#### Dokumen
☆ ☆ ☆ ☆ ☆ ☆ ☆

Fragmen #3 Dialog dan Anti-dialog

Gambar diambil dari: https://neuroecology.wordpress.com/category/paper-roundups/

Siapa yang dapat mengira bahwa hantaman batin dapat melahirkan pemikiran yang jenius? Ya aku tak mengira hal itu dapat terjadi, namun itu terjadi padaku. Setelah mengalami hantaman batin yang cukup serius dan hebat. Pertentangan itu terjadi setelah aku kembali merefleksikan pemikiran Freire dan Nietzsche, lalu beberapa filsuf lainnya. Lalu pikiranku tiba-tiba melahirkan berbagai ide yang cukup bagus untuk direnungi; direnungi oleh diriku sendiri tentunya.
Tapi sebelumnya aku menghimbau bahwa tulisan ini tidak ditujukan bagi mereka yang tak bisa memahamiku, karena aku memang sulit dipahami. Pikiranku terlampaui sulit dipahami oleh mereka yang tak mengenal diriku. Mungkin pikiranku terlalu hebat. Tapi, aku percaya bahwa pikiranku ini pernah, atau mungkin sekali dipahami. Hanya saja, aku yakin bahwa pemahaman atas pikiranku hanya sebatas pengertian yang terbatas, tak utuh dan kurang benar (jika tidak ingin disebut salah). Terlepas dari itu, aku tak hendak untuk mengurungkan niatku untuk menuliskan hal ini.

☆ ☆ ☆ ☆ ☆ ☆ ☆

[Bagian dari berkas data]
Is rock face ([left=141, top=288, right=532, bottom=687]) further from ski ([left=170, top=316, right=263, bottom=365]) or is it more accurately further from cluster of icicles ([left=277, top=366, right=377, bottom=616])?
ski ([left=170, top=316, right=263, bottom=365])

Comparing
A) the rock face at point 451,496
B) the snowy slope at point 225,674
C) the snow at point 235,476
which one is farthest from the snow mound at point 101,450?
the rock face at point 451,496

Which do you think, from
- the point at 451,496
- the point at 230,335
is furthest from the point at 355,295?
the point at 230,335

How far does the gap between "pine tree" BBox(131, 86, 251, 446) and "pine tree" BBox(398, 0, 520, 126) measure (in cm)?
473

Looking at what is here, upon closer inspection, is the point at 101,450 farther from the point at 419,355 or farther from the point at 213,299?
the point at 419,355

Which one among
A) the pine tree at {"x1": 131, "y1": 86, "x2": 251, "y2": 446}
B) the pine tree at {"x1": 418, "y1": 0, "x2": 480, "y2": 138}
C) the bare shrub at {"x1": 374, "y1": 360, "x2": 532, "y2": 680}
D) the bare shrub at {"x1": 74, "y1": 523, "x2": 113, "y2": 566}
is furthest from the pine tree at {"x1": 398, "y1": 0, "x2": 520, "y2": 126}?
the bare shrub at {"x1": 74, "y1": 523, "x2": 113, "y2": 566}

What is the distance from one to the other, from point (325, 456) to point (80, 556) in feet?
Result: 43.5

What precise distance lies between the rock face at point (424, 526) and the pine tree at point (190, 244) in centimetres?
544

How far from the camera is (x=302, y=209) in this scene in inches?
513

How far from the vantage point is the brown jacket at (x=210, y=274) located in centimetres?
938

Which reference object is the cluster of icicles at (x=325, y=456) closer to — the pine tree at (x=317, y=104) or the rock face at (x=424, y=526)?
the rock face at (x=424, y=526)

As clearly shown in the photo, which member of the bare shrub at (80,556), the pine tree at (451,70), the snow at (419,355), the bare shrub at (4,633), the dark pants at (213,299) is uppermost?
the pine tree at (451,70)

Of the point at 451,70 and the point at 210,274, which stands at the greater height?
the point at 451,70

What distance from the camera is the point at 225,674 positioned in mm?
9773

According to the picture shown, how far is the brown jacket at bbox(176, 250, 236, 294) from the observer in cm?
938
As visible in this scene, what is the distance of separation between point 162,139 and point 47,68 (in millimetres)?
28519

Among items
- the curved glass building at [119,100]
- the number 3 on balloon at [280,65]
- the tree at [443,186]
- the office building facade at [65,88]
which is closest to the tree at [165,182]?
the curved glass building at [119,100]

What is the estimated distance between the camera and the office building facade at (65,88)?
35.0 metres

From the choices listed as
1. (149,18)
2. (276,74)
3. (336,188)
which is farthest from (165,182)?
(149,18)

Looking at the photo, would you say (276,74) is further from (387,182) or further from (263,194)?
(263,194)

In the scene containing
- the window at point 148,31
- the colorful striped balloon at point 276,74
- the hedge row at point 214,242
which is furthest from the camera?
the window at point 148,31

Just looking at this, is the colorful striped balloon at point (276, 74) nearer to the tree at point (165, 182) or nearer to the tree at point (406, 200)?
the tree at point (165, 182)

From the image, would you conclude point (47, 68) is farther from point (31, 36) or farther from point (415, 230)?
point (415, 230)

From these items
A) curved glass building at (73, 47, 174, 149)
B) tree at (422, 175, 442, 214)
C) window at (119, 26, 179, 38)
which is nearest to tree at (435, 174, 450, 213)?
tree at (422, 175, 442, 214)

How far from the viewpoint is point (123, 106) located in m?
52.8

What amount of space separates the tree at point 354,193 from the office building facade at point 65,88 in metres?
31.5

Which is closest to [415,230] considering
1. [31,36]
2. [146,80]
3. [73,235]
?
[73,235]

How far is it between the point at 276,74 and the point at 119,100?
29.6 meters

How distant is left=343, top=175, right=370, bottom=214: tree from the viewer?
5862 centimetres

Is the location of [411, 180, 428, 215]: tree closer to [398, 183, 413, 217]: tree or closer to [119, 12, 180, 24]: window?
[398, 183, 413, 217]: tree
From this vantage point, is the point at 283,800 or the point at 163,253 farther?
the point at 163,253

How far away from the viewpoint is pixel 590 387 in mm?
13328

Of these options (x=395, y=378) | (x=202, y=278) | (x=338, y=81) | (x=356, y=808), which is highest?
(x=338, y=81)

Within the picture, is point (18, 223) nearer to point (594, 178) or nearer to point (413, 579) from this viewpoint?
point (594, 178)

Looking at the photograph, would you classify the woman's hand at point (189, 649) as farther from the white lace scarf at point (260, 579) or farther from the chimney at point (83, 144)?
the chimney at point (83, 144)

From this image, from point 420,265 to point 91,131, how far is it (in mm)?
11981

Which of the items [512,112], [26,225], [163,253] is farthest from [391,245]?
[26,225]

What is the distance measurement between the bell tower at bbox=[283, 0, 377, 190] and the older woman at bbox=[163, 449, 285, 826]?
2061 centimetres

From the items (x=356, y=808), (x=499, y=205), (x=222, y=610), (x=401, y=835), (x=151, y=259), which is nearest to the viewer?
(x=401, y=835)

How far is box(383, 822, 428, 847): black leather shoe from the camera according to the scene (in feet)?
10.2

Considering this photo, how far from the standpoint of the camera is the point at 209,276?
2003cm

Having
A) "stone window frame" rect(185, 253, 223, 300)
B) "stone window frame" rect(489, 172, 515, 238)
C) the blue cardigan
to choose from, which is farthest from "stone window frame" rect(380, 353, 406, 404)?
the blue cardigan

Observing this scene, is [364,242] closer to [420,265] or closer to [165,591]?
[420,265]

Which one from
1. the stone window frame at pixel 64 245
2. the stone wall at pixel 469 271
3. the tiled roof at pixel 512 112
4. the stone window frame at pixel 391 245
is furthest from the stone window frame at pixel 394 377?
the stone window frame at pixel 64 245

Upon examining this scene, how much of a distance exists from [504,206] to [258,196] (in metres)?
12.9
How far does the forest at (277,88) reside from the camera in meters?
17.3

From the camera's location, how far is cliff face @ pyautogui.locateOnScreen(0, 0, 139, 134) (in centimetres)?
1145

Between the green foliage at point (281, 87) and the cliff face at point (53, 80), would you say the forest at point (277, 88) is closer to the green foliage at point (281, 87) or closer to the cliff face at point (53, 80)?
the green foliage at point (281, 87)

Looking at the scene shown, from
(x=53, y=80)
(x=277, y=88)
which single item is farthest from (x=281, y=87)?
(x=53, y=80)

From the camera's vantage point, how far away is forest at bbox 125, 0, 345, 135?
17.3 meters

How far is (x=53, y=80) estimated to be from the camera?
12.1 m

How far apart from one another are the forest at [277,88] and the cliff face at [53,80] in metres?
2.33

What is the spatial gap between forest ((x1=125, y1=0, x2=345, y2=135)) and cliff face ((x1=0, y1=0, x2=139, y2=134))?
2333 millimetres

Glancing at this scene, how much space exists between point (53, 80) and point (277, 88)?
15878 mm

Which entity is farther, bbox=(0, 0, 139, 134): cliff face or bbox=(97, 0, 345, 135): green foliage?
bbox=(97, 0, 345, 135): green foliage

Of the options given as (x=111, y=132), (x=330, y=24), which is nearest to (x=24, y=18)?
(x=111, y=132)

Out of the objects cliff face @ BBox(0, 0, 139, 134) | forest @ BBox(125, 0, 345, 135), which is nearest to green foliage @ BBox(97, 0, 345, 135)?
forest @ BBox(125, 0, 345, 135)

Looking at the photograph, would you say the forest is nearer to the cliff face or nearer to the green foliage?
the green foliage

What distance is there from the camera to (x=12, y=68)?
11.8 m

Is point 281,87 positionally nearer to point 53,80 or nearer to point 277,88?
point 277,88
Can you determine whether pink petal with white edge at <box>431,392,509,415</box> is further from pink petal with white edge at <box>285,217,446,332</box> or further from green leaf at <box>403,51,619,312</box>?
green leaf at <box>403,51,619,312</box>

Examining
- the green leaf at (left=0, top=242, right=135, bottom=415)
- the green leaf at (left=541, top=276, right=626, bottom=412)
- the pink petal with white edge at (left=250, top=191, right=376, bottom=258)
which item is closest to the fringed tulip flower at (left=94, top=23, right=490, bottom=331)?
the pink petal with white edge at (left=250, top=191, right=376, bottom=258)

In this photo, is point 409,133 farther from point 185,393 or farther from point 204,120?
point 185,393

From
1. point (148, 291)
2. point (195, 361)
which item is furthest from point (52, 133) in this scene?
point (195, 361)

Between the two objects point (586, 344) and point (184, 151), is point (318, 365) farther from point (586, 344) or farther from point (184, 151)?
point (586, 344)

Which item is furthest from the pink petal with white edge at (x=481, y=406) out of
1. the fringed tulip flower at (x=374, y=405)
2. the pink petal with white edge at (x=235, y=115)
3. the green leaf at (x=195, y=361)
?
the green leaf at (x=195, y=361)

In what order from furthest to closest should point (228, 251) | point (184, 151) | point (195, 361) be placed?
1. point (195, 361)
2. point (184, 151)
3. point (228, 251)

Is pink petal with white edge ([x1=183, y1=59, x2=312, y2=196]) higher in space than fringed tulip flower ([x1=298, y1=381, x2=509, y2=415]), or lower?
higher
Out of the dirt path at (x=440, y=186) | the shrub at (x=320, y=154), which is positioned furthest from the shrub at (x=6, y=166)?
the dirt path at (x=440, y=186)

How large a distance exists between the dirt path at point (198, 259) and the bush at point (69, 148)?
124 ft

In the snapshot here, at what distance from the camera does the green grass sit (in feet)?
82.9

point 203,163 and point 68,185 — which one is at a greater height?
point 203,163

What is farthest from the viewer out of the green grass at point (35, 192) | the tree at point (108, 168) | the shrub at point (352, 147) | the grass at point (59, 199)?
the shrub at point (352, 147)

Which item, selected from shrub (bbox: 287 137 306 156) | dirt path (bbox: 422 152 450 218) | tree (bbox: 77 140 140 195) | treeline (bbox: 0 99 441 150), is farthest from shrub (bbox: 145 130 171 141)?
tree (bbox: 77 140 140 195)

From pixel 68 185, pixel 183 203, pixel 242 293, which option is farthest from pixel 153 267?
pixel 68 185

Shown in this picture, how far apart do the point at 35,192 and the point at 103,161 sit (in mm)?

☆ ☆ ☆ ☆ ☆ ☆ ☆

#### Latihan
Salin kembali seluruh fragmen tentang dialog dan anti-dialog di atas tanpa mengubah satu kata atau tanda baca pun.

#### Penyelesaian Latihan
Fragmen #3 Dialog dan Anti-dialog

Gambar diambil dari: https://neuroecology.wordpress.com/category/paper-roundups/

Siapa yang dapat mengira bahwa hantaman batin dapat melahirkan pemikiran yang jenius? Ya aku tak mengira hal itu dapat terjadi, namun itu terjadi padaku. Setelah mengalami hantaman batin yang cukup serius dan hebat. Pertentangan itu terjadi setelah aku kembali merefleksikan pemikiran Freire dan Nietzsche, lalu beberapa filsuf lainnya. Lalu pikiranku tiba-tiba melahirkan berbagai ide yang cukup bagus untuk direnungi; direnungi oleh diriku sendiri tentunya.
Tapi sebelumnya aku menghimbau bahwa tulisan ini tidak ditujukan bagi mereka yang tak bisa memahamiku, karena aku memang sulit dipahami. Pikiranku terlampaui sulit dipahami oleh mereka yang tak mengenal diriku. Mungkin pikiranku terlalu hebat. Tapi, aku percaya bahwa pikiranku ini pernah, atau mungkin sekali dipahami. Hanya saja, aku yakin bahwa pemahaman atas pikiranku hanya sebatas pengertian yang terbatas, tak utuh dan kurang benar (jika tidak ingin disebut salah). Terlepas dari itu, aku tak hendak untuk mengurungkan niatku untuk menuliskan hal ini.